[Items listed in a dataset]
■ ■ ■

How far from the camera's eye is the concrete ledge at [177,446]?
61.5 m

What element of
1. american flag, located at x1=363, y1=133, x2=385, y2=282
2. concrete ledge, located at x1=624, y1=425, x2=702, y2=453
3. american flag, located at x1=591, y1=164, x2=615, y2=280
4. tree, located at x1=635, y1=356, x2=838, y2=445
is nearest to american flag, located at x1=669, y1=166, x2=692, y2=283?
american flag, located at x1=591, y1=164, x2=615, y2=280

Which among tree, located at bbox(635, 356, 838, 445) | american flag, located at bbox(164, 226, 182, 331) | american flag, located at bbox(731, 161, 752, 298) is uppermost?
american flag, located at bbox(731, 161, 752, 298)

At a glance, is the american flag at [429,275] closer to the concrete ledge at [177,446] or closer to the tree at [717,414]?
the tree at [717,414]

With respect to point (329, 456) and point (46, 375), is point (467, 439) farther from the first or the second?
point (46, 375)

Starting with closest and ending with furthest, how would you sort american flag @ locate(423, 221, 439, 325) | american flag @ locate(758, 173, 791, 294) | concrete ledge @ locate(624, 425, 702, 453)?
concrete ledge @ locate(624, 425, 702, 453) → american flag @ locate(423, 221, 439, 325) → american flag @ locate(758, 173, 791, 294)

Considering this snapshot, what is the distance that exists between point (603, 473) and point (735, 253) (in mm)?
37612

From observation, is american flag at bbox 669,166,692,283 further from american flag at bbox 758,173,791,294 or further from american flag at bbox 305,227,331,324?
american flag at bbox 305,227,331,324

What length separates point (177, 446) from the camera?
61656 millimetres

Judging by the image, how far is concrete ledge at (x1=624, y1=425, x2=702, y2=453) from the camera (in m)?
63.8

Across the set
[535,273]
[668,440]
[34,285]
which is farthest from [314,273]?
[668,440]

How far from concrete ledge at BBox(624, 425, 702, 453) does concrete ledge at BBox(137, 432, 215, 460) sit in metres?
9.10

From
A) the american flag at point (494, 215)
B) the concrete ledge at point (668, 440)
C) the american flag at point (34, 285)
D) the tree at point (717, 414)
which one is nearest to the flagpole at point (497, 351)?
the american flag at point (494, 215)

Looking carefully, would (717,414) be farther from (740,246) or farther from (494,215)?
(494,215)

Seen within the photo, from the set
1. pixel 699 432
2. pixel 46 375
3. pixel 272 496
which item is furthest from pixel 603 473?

■ ■ ■

- Set problem -
Output the full listing without altering anything.

- Response for this exercise -
How far from the camera's eye is the concrete ledge at [177,446]?
61.5 m

What element of
1. american flag, located at x1=363, y1=133, x2=385, y2=282
2. concrete ledge, located at x1=624, y1=425, x2=702, y2=453
3. american flag, located at x1=591, y1=164, x2=615, y2=280
4. tree, located at x1=635, y1=356, x2=838, y2=445
is nearest to american flag, located at x1=669, y1=166, x2=692, y2=283?
american flag, located at x1=591, y1=164, x2=615, y2=280

Which among tree, located at bbox(635, 356, 838, 445) | american flag, located at bbox(164, 226, 182, 331) | american flag, located at bbox(731, 161, 752, 298) is uppermost?
american flag, located at bbox(731, 161, 752, 298)

At a glance, is the american flag at [429,275] closer to the concrete ledge at [177,446] or closer to the tree at [717,414]?
the tree at [717,414]

With respect to point (329, 456) and point (46, 375), is point (467, 439) farther from the first or the second?
point (46, 375)

Starting with closest and ending with furthest, how would you sort american flag @ locate(423, 221, 439, 325) | american flag @ locate(758, 173, 791, 294) | concrete ledge @ locate(624, 425, 702, 453)?
concrete ledge @ locate(624, 425, 702, 453) → american flag @ locate(423, 221, 439, 325) → american flag @ locate(758, 173, 791, 294)

Considering this snapshot, what is the distance that exists between point (603, 473) and point (735, 253) (in mm)?
37612

From observation, is american flag at bbox 669,166,692,283 further from american flag at bbox 758,173,791,294 or further from american flag at bbox 305,227,331,324?
american flag at bbox 305,227,331,324

What length separates point (177, 446) from the camera?
61656 millimetres

Judging by the image, how far is concrete ledge at (x1=624, y1=425, x2=702, y2=453) from the camera (in m)?
63.8

Across the set
[535,273]
[668,440]
[34,285]
which is farthest from [314,273]?
[668,440]

How far from concrete ledge at BBox(624, 425, 702, 453) does concrete ledge at BBox(137, 432, 215, 460) sit in metres?
9.10

From
A) the american flag at point (494, 215)
B) the concrete ledge at point (668, 440)
C) the american flag at point (34, 285)
D) the tree at point (717, 414)
which one is nearest to the flagpole at point (497, 351)?
the american flag at point (494, 215)

Looking carefully, would (717,414) be farther from (740,246) or farther from (494,215)?
(494,215)

Seen within the photo, from the set
1. pixel 699 432
2. pixel 46 375
3. pixel 272 496
which item is furthest from pixel 603 473?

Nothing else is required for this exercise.